EXERCISE OBJECTIVE | Please rewrite the records below with "hallway" replaced by "corridor" and everything else unchanged. Leave the pictures out of your answer.

SOURCE DATA |
· · · · ·

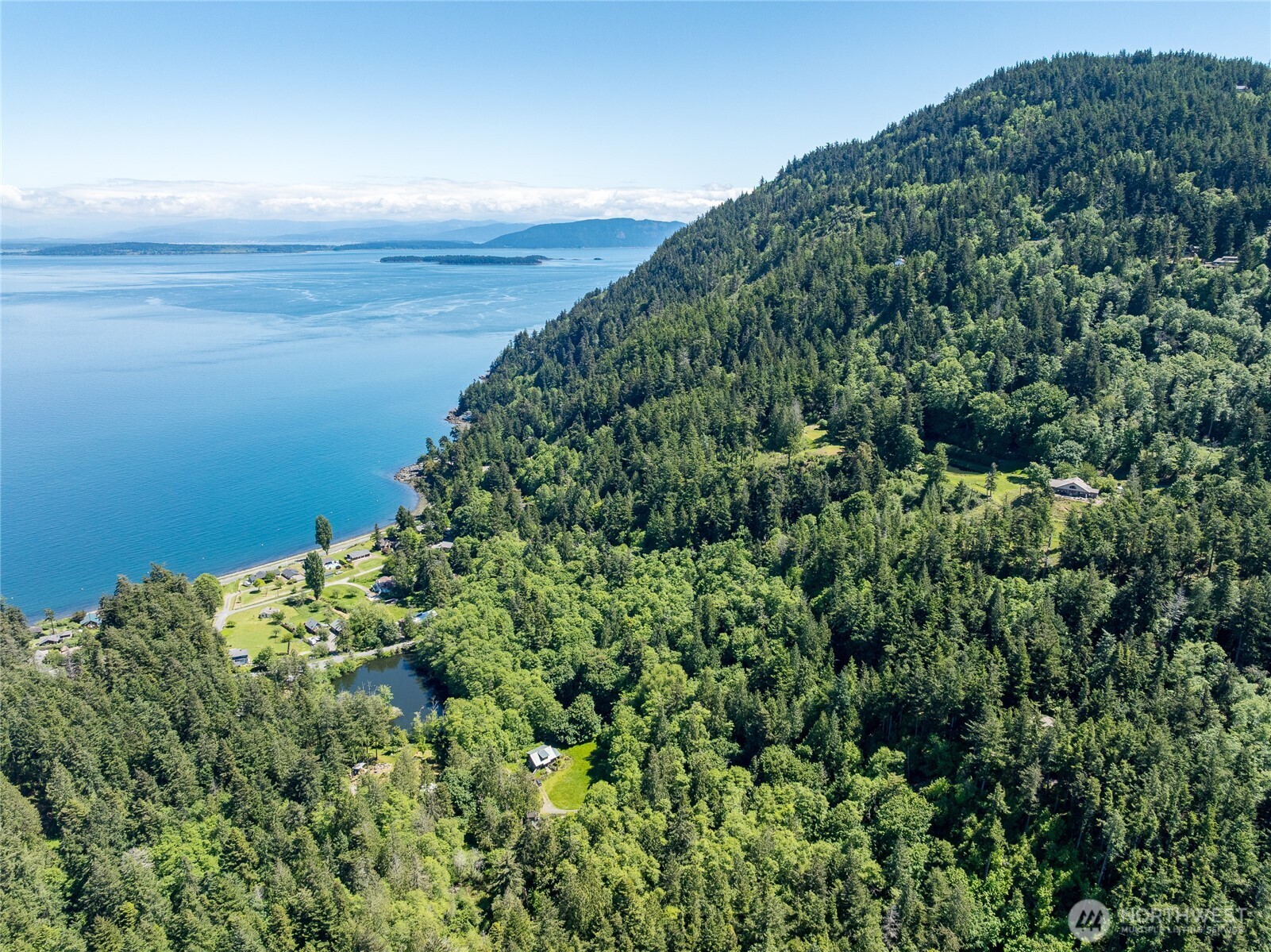 463 Wright Road Orcas Island, WA 98245 - Photo 40 of 40 a view of a green field with lots of bushes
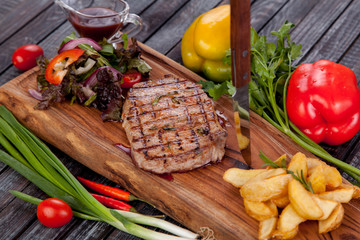 juicy and appetizing steak tamogavok of horse meat on the table, for design in cooking	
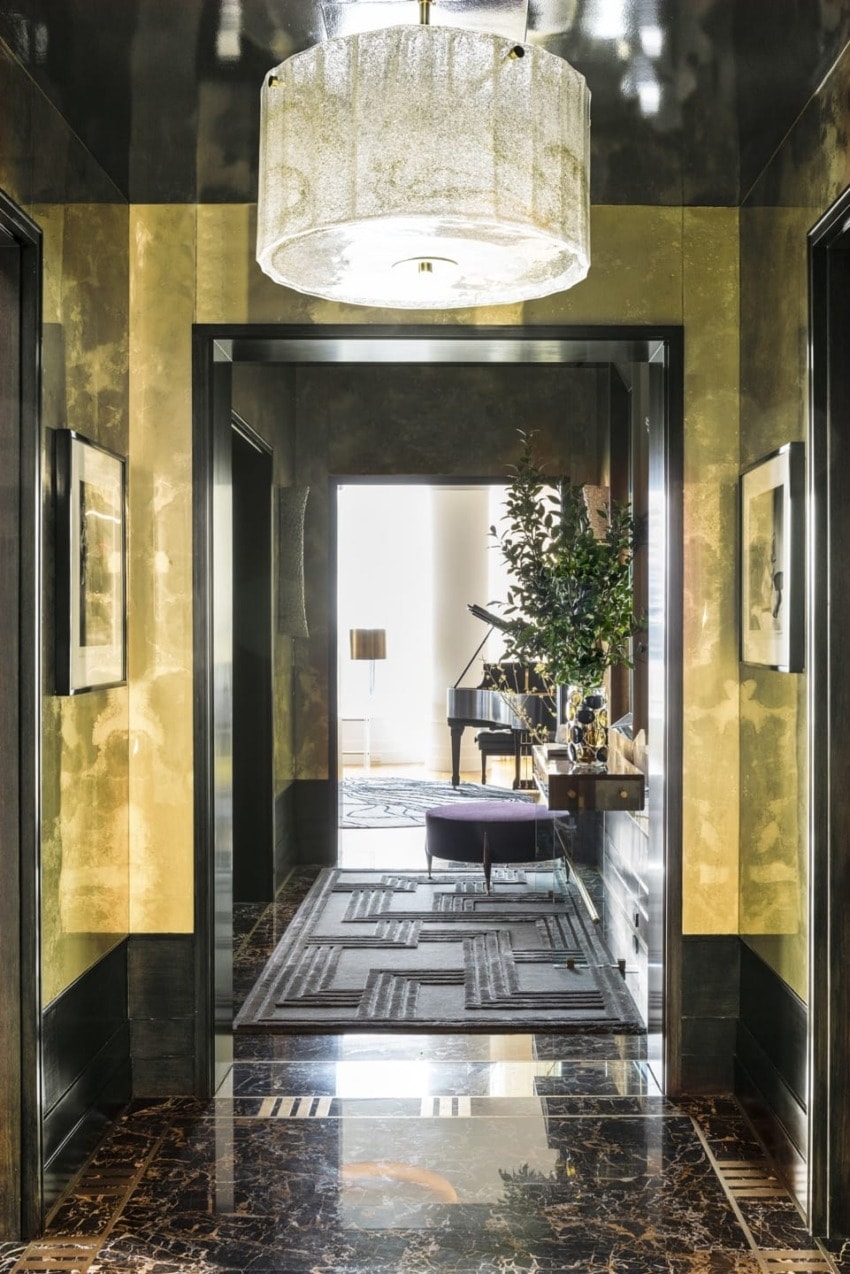 Luxurious hallway with marble floor, elegant chandelier, contemporary decor, and a glimpse of a piano in the adjacent room.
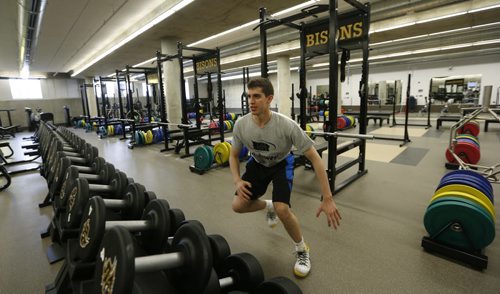Bison basketball player Keenan Benarroch works out in the High Performance Training Centre in the Active Living Centre on the University of Manitoba Fort Garry Campus. Geoff Kirbyson  story.Wayne Glowacki/Winnipeg Free Press April 7 2015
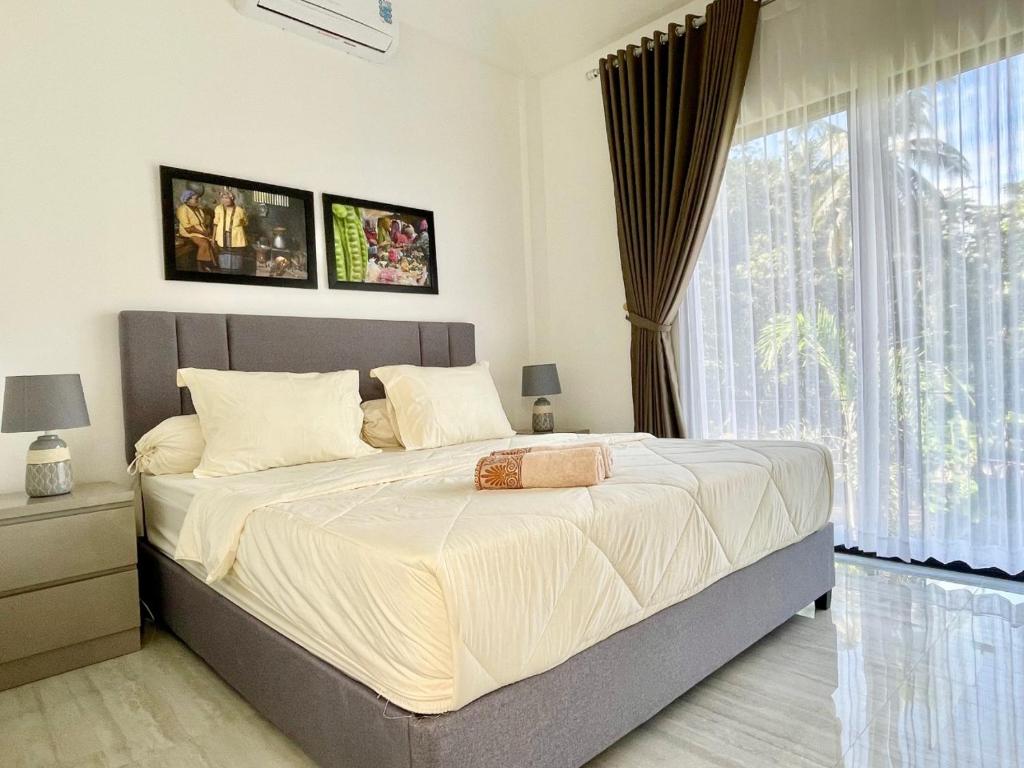 Postel nebo postele na pokoji v ubytování De Residence Pangandaran by Mabano Estates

· · · · ·

TASK OUTPUT |
 463 Wright Road Orcas Island, WA 98245 - Photo 40 of 40 a view of a green field with lots of bushes
 juicy and appetizing steak tamogavok of horse meat on the table, for design in cooking	
 Luxurious corridor with marble floor, elegant chandelier, contemporary decor, and a glimpse of a piano in the adjacent room.
Bison basketball player Keenan Benarroch works out in the High Performance Training Centre in the Active Living Centre on the University of Manitoba Fort Garry Campus. Geoff Kirbyson  story.Wayne Glowacki/Winnipeg Free Press April 7 2015
 Postel nebo postele na pokoji v ubytování De Residence Pangandaran by Mabano Estates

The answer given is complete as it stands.